** START The data **

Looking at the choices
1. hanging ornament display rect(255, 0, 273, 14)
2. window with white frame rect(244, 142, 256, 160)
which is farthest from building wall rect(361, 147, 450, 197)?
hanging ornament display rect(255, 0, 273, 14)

** END The data **

▸ **Stated exercise**:
Rewrite the items with "building wall" renamed to "brick wall" everywhere it occurs, leaving everything else unchanged.

▸ **Task result**:
Looking at the choices
1. hanging ornament display rect(255, 0, 273, 14)
2. window with white frame rect(244, 142, 256, 160)
which is farthest from brick wall rect(361, 147, 450, 197)?
hanging ornament display rect(255, 0, 273, 14)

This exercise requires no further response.